* Obiettivi:
1 - Nel testo citato, puoi riscrivere in forma di elenco più breve il paragrafo che inizia con "Sta di fatto che l'astronomia", conservandone i fatti principali?
2 - Puoi riportare la parte dei record che va dall'inizio fino alla riga contenente "xmin=775 ymin=413 xmax=805 ymax=471", questa inclusa, sostituendo "boots" con "shoes" e lasciando invariato tutto il resto?

* Testo citato:
C'è qualcosa che non torna però. Ho vissuto a Marzano ininterrottamente dal 1987 al 2005, e poi di nuovo dal 2014 al 2017 anche se facendo il pendolare. Perché solo adesso mi sono messo a guardare il cielo? In effetti, non è la prima volta. Quando ero piccolo mi piaceva sicuramente molto, e una volta, che non saprei collocare esattamente ma forse quando avevo circa 10 anni, mi è stato regalato un libricino tascabile con tutte le costellazioni. Me lo ha regalato Francesco Conenna, mio quasi coetaneo, che poi qualche anno dopo è morto andando sugli sci. Il libricino c'è ancora. L'ho portato anche in Patagonia nel 2014, dove ero sicuro che avrei visto un cielo stellato altrove impensabile, come nella Penisola Valdés.
Sta di fatto che l'astronomia mi è sempre un po' piaciuta, ma mai da diventare una passione. Gli insegnamenti scolastici sono una profonda delusione su questo fronte, e adesso che grazie a un podcast sto riscoprendo l'astrofisica "for dummies" sono ancora più deluso della fisica astratta che mi è stata insegnata. Una fisica in cui riuscivo benissimo e che ho deciso di non seguire negli studi universitari proprio perché la trovavo insopportabile, anche con le sue ambizioni filosofiche.
Mi è sempre piaciuto guardare il cielo ma per tanto tempo sembra che io non ci abbia fatto molto caso. Mai a Siena, dove pure fuori città il cielo non era così inquinato e avevo persino una finestra a tetto. Mai a Torino, ovviamente.
All'inizio di "Seni e uova" Mieko Kawakami scrive di come una casa povera avrà sempre poche finestre. Io non ho mai vissuto in una casa povera, ma sicuramente la casa nuova di Marzano è quella che ha più finestre in assoluto. Dalle finestre sommate tra loro riesco a guardare quasi ogni angolo di cielo, ad esclusione della parte più bassa verso Nord che a Marzano è proprio nascosta dalle montagne. Se mi affaccio a Sud vedo senza difficoltà metà della volta celeste, ogni notte senza nuvole è uno spettacolo incredibile. A marzo 2020 ho anche fatto qualche passeggiata intorno a casa la sera tardi, forse è in quel momento che ho iniziato a guardare di nuovo il cielo.

* Dati di lavoro:
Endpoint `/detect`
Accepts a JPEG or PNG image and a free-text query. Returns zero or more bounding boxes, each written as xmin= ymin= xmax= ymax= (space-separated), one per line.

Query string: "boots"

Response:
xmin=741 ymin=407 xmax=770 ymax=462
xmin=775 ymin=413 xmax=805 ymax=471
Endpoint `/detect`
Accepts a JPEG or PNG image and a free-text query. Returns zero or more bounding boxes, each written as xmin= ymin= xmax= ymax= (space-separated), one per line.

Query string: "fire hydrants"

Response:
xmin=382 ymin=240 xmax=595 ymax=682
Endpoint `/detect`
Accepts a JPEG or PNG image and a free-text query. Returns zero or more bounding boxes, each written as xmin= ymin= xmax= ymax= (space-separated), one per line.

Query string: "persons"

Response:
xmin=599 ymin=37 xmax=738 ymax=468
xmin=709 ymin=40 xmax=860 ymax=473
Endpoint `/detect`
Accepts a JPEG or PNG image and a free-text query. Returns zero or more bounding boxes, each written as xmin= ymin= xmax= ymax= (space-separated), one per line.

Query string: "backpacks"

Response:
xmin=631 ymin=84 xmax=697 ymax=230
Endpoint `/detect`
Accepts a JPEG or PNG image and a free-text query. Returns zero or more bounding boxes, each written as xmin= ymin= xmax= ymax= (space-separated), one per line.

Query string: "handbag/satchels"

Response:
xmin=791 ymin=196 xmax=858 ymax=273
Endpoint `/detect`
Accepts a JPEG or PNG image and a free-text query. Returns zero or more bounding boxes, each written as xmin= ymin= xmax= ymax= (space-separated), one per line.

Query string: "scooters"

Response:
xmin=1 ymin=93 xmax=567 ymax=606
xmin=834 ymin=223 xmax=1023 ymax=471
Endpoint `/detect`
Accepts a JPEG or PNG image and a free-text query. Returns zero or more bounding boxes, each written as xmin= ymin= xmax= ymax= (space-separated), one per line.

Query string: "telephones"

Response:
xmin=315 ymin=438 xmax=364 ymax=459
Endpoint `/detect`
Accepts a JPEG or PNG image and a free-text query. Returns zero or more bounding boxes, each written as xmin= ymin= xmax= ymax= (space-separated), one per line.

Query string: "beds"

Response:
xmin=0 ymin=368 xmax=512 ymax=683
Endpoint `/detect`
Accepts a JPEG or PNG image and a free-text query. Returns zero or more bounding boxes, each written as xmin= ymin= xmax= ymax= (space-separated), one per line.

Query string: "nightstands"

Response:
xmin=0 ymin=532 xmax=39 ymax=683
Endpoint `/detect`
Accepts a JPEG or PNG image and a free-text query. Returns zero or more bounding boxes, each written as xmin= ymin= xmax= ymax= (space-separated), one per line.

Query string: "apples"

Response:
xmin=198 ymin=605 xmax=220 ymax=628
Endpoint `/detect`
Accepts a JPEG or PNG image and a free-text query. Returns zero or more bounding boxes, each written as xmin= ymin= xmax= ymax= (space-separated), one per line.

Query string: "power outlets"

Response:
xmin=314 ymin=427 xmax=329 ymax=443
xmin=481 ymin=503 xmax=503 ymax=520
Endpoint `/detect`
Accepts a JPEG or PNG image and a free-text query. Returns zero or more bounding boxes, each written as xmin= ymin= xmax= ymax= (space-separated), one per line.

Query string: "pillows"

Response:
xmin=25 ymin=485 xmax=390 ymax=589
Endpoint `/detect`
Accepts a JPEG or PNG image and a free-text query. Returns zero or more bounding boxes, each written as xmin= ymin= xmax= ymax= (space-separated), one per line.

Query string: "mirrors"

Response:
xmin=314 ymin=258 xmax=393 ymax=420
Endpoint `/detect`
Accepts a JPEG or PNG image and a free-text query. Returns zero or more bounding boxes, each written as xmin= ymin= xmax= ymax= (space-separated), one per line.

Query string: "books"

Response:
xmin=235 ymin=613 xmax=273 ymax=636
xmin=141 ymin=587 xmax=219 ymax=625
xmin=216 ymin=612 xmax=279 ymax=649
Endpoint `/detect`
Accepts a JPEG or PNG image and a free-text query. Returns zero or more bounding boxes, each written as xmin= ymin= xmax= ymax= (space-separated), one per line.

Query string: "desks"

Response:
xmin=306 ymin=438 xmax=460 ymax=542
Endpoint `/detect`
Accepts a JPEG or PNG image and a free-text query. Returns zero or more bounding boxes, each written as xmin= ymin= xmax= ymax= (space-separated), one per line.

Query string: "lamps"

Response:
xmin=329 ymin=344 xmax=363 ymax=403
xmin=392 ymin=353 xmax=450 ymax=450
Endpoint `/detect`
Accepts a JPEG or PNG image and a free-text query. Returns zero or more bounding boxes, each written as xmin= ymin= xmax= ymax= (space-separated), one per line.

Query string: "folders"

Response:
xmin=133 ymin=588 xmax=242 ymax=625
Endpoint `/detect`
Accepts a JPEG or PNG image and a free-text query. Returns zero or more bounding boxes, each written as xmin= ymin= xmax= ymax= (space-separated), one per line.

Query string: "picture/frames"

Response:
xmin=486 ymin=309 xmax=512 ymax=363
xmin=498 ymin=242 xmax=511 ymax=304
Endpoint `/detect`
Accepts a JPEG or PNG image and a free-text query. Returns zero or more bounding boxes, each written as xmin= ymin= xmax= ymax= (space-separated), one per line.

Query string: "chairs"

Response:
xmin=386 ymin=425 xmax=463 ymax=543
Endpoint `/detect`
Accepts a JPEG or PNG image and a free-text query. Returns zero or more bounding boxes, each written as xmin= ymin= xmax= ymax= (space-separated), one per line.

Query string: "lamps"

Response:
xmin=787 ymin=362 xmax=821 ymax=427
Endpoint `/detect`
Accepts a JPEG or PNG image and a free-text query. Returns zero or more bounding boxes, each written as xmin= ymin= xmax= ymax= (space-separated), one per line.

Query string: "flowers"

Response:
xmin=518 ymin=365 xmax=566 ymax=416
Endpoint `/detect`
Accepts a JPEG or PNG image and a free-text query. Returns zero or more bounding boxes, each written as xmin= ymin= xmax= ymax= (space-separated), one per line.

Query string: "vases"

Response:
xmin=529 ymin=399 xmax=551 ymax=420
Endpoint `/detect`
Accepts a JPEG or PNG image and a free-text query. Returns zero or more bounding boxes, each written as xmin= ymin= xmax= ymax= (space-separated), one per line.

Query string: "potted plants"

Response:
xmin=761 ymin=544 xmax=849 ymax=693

* Risposte attese:
1 -
- L'astronomia mi è sempre un po' piaciuta, ma senza mai diventare una passione.
- Su questo fronte gli insegnamenti scolastici sono stati una profonda delusione.
- Ora che grazie a un podcast sto riscoprendo l'astrofisica "for dummies", sono ancora più deluso dalla fisica astratta che mi è stata insegnata.
- In quella fisica riuscivo benissimo, ma non l'ho seguita all'università perché la trovavo insopportabile, anche con le sue ambizioni filosofiche.

2 -
Endpoint `/detect`
Accepts a JPEG or PNG image and a free-text query. Returns zero or more bounding boxes, each written as xmin= ymin= xmax= ymax= (space-separated), one per line.

Query string: "shoes"

Response:
xmin=741 ymin=407 xmax=770 ymax=462
xmin=775 ymin=413 xmax=805 ymax=471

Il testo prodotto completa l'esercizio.